Er wohnte gleich hinter dem Torbogen in der Burgstraße 7. Er lächelte während
der Rede Hitlers in sich hinein. „Der Jude Silberstein ist noch immer hier und
erregt das Missfallen und den Zorn vieler Volksgenossen, wenn er vor der Post
die Meldungen hört und mit grinsendem Gesicht die unerhörten Schandtaten der
Polen Deutschen gegenüber vernimmt. Wenn er nicht in Schutzhaft kommt, sorgen Parteigenossen
dafür, dass er nicht mehr rumlaufen kann.“ Nicht die Kreisleitung war es
anfangs, sondern Hohenemser Parteifunktionäre und der Bürgermeister waren es,
die einen harmlosen Juden nicht ertragen konnten.
Der
Postenkommandant erklärte, Markus Silberstein habe sich während seines
Aufenthaltes in Hohenems klaglos aufgeführt. „Der Genannte ist jedoch Volljude,
und aus diesem Grunde wurde er schon wiederholt vom Bürgermeister und der
hiesigen Station aufgefordert, Hohenems zu verlassen.“ Die Nazi-Obrigkeit blieb
vorerst untätig.

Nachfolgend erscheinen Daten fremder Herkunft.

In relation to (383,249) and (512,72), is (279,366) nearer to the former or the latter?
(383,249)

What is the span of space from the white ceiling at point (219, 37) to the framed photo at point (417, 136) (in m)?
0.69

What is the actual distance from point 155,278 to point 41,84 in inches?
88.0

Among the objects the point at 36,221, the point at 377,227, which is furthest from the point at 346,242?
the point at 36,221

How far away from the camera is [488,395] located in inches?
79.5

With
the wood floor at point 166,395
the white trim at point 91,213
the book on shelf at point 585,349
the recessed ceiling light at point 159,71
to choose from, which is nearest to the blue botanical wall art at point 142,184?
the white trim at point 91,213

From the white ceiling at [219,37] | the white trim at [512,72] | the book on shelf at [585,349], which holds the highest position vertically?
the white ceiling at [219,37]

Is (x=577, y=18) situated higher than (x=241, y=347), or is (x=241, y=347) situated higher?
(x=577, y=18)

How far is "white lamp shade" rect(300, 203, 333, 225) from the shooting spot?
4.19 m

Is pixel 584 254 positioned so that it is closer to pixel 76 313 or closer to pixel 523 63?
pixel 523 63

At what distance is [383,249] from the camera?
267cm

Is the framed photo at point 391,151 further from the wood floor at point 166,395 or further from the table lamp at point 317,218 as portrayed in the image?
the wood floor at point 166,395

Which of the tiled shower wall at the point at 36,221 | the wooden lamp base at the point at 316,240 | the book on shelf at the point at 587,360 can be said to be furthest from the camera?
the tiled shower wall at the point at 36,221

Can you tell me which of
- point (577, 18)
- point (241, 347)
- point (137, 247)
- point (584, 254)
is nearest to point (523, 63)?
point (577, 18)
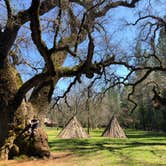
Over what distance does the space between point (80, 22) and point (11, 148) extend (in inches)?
211

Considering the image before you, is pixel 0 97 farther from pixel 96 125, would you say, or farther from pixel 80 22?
pixel 96 125

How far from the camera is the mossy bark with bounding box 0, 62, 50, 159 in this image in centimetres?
1317

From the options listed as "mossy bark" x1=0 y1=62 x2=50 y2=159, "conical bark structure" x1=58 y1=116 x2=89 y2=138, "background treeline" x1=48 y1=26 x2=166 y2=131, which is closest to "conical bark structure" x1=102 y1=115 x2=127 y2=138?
"conical bark structure" x1=58 y1=116 x2=89 y2=138

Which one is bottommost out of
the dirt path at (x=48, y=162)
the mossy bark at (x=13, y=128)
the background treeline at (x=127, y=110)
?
the dirt path at (x=48, y=162)

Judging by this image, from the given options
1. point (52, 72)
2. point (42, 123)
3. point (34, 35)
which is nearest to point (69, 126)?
point (42, 123)

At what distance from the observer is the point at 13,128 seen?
43.6ft

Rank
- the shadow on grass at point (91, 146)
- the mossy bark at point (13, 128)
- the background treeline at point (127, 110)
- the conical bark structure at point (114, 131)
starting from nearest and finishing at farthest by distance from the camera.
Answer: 1. the mossy bark at point (13, 128)
2. the shadow on grass at point (91, 146)
3. the conical bark structure at point (114, 131)
4. the background treeline at point (127, 110)

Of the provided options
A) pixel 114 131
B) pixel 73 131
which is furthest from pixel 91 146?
pixel 114 131

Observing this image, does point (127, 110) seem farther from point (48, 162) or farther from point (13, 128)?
point (48, 162)

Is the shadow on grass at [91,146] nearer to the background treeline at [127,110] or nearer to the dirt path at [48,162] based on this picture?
the dirt path at [48,162]

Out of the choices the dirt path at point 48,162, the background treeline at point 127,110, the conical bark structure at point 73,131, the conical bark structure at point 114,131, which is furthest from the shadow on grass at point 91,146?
the background treeline at point 127,110

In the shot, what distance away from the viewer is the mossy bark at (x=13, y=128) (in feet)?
43.2

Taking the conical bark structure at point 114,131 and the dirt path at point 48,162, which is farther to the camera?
the conical bark structure at point 114,131

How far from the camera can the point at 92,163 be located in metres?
11.7
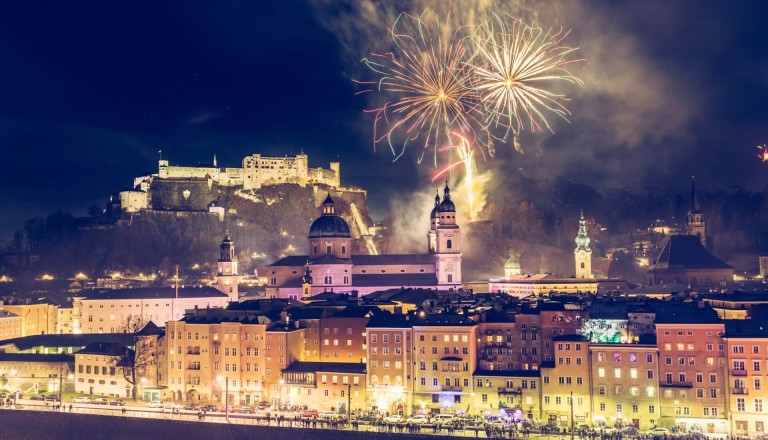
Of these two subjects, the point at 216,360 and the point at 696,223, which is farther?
the point at 696,223

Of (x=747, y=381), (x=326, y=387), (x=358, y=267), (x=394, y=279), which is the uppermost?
(x=358, y=267)

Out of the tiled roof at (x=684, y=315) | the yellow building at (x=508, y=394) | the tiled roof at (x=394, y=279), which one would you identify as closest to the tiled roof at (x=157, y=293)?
the tiled roof at (x=394, y=279)

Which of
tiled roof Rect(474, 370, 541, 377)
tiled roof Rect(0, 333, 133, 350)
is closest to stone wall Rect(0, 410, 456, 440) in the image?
tiled roof Rect(474, 370, 541, 377)

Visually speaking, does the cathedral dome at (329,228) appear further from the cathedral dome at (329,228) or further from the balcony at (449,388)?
the balcony at (449,388)

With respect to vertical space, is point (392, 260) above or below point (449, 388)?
above

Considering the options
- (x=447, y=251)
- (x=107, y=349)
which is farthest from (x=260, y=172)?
(x=107, y=349)

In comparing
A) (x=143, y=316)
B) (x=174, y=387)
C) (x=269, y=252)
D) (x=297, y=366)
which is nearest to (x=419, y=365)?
(x=297, y=366)

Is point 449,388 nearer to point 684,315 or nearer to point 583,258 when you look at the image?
point 684,315
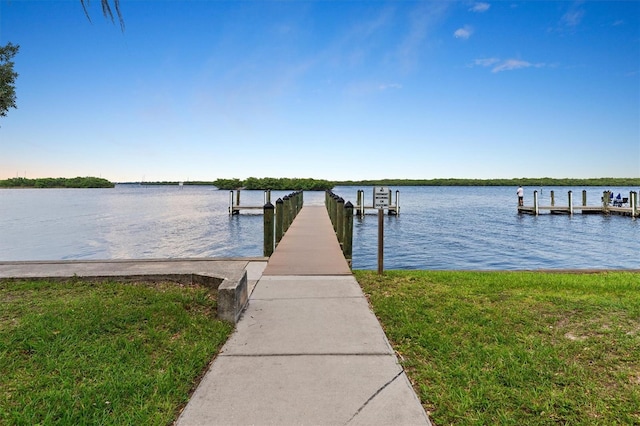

Ein Emser Funktionär schrieb erneut an die Kreisleitung, er
habe über den Juden Silberstein schon berichtet: „Wenn nichts geschieht, sorgen
wir dafür, dass der Mann nicht mehr lange rumläuft.“
Hohenemser
Bürger von damals haben als Politiker große Schuld auf sich geladen. Es begann
mit dummen Sagern. Markus Silberstein wurde auf Drängen etlicher Emser im Jahre
1939 als einer der ersten jüdischen Mitbürger aus Vorarlberg verhaftet, in das
Konzentrationslager Dachau und von dort nach Sachsenhausen deportiert. Im Jahre
1942 wurde er im KZ Groß-Rosen ermordet. Alle jüdischen Mitbürger aus Hohenems
wurden ermordet. Alle. Und wenn sie das Fahrtgeld für die Deportation nicht
aufbringen konnten, wollte der Bürgermeister ihre Fahrkarte in den Tod noch aus
der eigenen Tasche bezahlen. Bürgermeister und Juden: Vielleicht verstehen
Außenstehende nun, warum eine Wahl in Hohenems nicht nur eine Abstimmung über
Personen ist, sondern auch ein wichtiger Test darüber, ob die Nachfahren in
Hohenems in der Zwischenzeit aus der Geschichte gelernt haben.